__ЧТО СДЕЛАТЬ__:
(1) Переведите на английский это предложение из заметки о дисквалификации Юрия Моисевича: «В пресс-релизе отмечается, что бывший главный тренер сборной Беларуси «совершил или, по крайней мере, содействовал совершению ложного представления о психическом и эмоциональном состоянии спортсменки, чтобы оправдать ее немедленное отстранение от Олимпийских игр на основании приказа Минспорта».»
(2) Подхватите заметку о дисквалификации Юрия Моисевича и продолжите ее после последнего предложения.

__ОТРЫВОК__:
□ □ □
Юрий Моисевич о 5-летней дисквалификации: той стороне нужно было показать, что в Беларуси притесняют атлетов, не дают свободно расти и выступать

Разное
12:09, 8 марта 2024
svg image
2580
svg image
0
image

В конце февраля Athletics Integrity Unit (AIU) — независимый орган по «вопросам добросовестности» при международной федерации легкой атлетики (World Athletics, WA) — объявил о том, что белорусский тренер Юрий Моисевич дисквалифицирован на пять лет по причине оказанного давления на бегунью Кристину Тимановскую на Олимпиаде в Токио.

В пресс-релизе отмечается, что бывший главный тренер сборной Беларуси «совершил или, по крайней мере, содействовал совершению ложного представления о психическом и эмоциональном состоянии спортсменки, чтобы оправдать ее немедленное отстранение от Олимпийских игр на основании приказа Минспорта».
□ □ □
__ИСХОДНЫЕ ЗАПИСИ__:

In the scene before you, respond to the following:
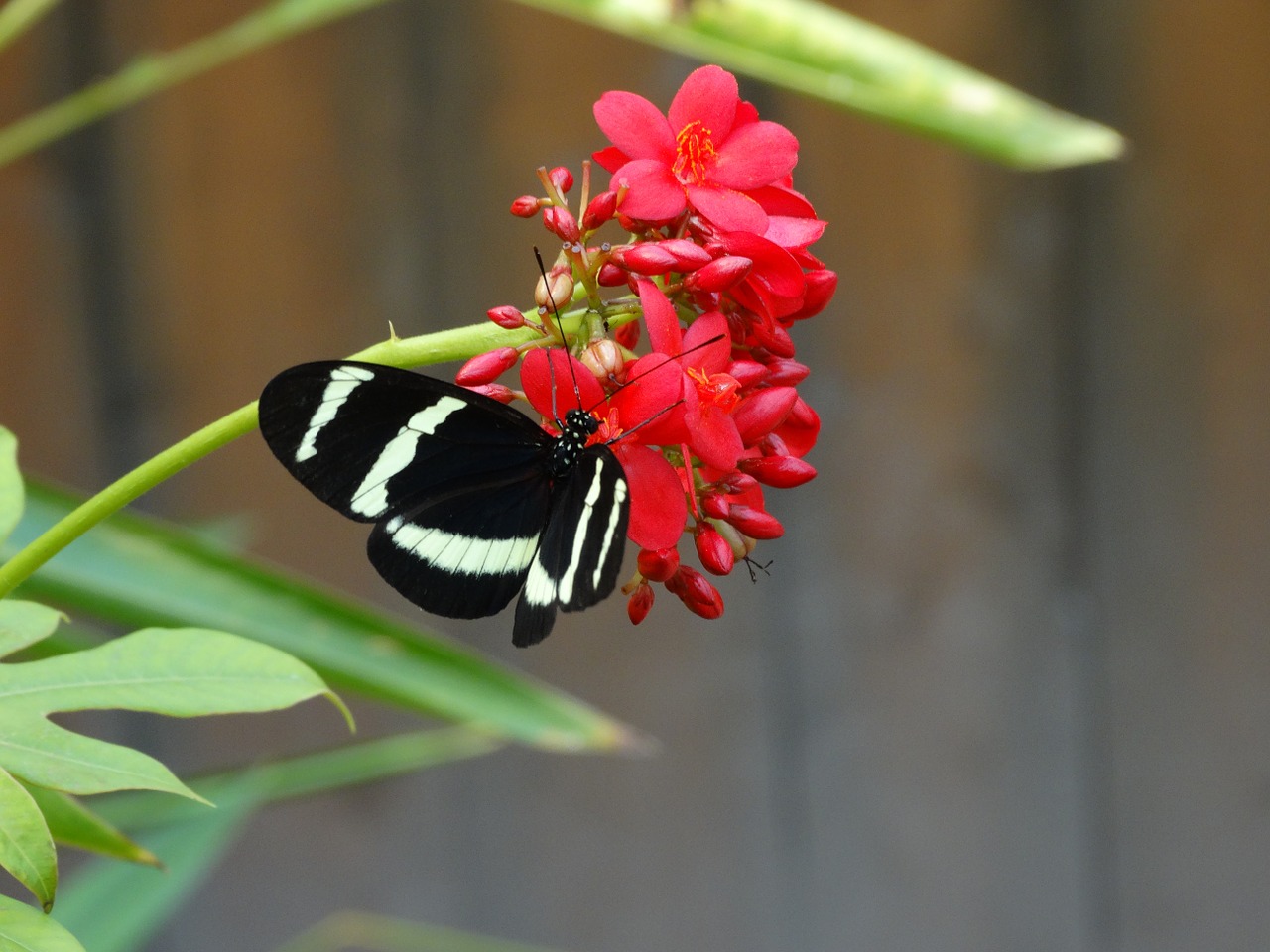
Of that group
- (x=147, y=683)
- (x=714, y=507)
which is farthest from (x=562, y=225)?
(x=147, y=683)

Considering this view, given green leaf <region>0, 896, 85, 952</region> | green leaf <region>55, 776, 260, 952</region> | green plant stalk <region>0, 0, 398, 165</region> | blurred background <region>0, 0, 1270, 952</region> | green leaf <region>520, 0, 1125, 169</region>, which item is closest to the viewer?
green leaf <region>0, 896, 85, 952</region>

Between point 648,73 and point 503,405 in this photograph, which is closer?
point 503,405

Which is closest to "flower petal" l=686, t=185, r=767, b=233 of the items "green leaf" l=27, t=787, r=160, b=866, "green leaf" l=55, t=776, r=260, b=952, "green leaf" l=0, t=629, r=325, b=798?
"green leaf" l=0, t=629, r=325, b=798

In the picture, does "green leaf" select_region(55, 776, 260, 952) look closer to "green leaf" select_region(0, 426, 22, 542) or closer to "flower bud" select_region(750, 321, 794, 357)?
"green leaf" select_region(0, 426, 22, 542)

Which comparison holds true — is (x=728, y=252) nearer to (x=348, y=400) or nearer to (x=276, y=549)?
(x=348, y=400)

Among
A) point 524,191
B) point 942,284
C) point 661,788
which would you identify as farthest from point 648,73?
point 661,788
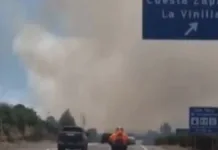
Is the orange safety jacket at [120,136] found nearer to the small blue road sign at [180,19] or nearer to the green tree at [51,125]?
A: the small blue road sign at [180,19]

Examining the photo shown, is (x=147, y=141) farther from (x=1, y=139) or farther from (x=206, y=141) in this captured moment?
(x=206, y=141)

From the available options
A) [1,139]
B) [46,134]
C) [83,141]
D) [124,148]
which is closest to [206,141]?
[83,141]

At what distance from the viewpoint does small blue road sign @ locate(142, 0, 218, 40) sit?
111 feet

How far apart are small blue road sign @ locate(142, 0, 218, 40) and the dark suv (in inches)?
911

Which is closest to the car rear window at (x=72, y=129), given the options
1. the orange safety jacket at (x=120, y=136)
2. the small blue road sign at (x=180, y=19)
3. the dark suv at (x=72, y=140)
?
the dark suv at (x=72, y=140)

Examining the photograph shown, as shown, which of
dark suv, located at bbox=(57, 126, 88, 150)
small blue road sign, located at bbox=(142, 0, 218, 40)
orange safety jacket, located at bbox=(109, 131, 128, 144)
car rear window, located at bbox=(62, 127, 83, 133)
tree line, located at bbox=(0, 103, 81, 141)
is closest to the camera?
small blue road sign, located at bbox=(142, 0, 218, 40)

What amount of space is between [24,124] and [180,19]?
8358 cm

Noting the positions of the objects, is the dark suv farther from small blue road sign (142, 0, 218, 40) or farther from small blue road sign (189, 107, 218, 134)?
small blue road sign (142, 0, 218, 40)

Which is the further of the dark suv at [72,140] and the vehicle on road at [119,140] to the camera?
the dark suv at [72,140]

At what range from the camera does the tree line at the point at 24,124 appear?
107062 millimetres

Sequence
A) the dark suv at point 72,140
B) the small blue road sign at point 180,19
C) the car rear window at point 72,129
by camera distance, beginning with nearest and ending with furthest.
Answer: the small blue road sign at point 180,19
the dark suv at point 72,140
the car rear window at point 72,129

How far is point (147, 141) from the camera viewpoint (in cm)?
10538

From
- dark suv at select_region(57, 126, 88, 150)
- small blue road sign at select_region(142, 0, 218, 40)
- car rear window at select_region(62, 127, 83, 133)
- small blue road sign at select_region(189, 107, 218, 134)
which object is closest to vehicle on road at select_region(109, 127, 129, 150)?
small blue road sign at select_region(189, 107, 218, 134)

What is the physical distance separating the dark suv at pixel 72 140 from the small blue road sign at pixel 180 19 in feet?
□ □ □
__ОТВЕТЫ ПО ЗАДАНИЯМ__:
(1) The press release states that the former head coach of the Belarus national team "committed, or at least assisted in committing, a false representation of the athlete's mental and emotional state in order to justify her immediate removal from the Olympic Games on the basis of an order from the Ministry of Sport."

(2)
Sports.ru удалось дозвониться до белорусского тренера и задать ему несколько вопросов.

— Согласны ли вы с решением World Athletics и как воспринимаете вердикт?

— Конечно, я не согласен. А как по-другому? Это судилище по политическим мотивам, тут только политическая составляющая. Хотели меня дисквалифицировать на восемь лет, потом дали пять. Той стороне нужно было показать, что у нас [в Беларуси] идет вот такая политика, что мы притесняем спортсменов, не даем им свободно расти, развиваться, выступать. В общем, понятно, что они хотели сделать и показать.

Все признали, даже сторона обвинения, что это первый такой прецедент, никогда такого не было. И я сказал, что, считаю, делается показательный расстрел.

— Расскажите, как проходил весь процесс, слушания по делу.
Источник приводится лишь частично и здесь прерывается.